经过老魏的开导,韦亮和小张明白了不少道理,他俩向老魏同志保证,坚决服从他的领导,听他的安排,利用在警察局的公开身份,做抗日救亡工作。这两个人真像在迷雾中见到了太阳,在黑暗中见到了光明。韦亮告诉岳阳,千万不要告诉任何人,说老魏还称赞哥哥您的为人处事,并夸奖商会会长和洪岳阳积极筹备抗战捐款之事,说他们这次行动为八里屯的抗日救亡工作带了一个好头。
洪岳阳和韦亮一直叙谈到很长时间,才把他送走。
从全国形势来看,抗战队伍不断地粉碎日寇对抗日根据地的围剿,同时又开展了军民大生产运动。一个抗战部队在八里屯周围也对日军进行了严重的打击,八里屯以老魏为首的组织,积极领导“青抗先”、“妇救会”进行抗日宣传活动,有时还领导他们为前方抗战的部队运粮、运武器等支前活动,还经常配合正规部队,对驻扎在八里屯的鬼子进行恐吓和骚扰,使小鬼子像丧家之犬,整天提心吊胆地躲在残缺不全的“乌龟壳”里过日子。

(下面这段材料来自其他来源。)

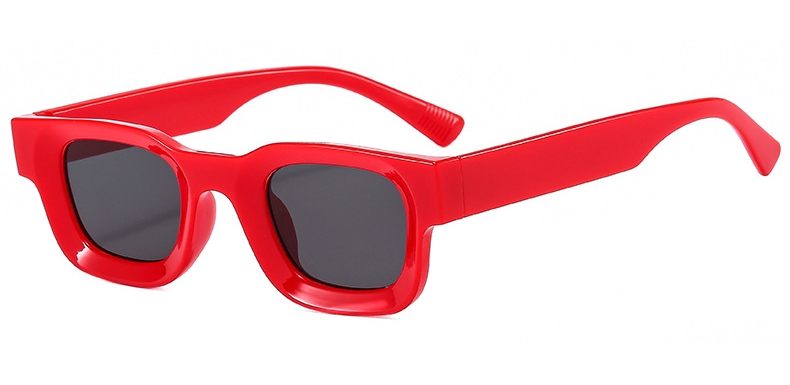 Populære små firkantede solbriller for menn klassiske retro solbriller for menn beskyttelsesbriller briller gafas de sol mujer: Grønn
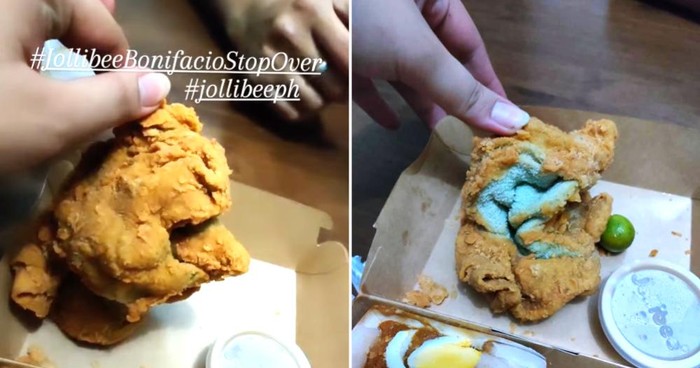 Dikira Fried Chicken, Ternyata ‘Makanan’ Ini Handuk Goreng Tepung!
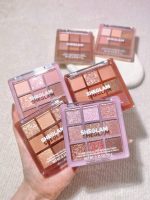 پالت سایه چشم ۹ رنگ مدل Forever Matte - Image 4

在老魏的培养和教育下,韦亮和小张时间不长就成为八里屯“青抗先”的骨干,他两人还不断发展“青抗先”成员,现在就连董恩等人也被吸收为“青抗先”成员。洪岳阳在自家的加工活和生意上,千方百计为他们让出时间,以便使他们几人有充分的时间,参加组织活动;并给他们一部分资金,让他们自己购买抗日宣传活动的用品和纸张。洪岳阳虽然不能直接参加抗日救亡工作,但他以实际行动,支持和帮助了抗日救国行动,他心里无比自豪和高兴。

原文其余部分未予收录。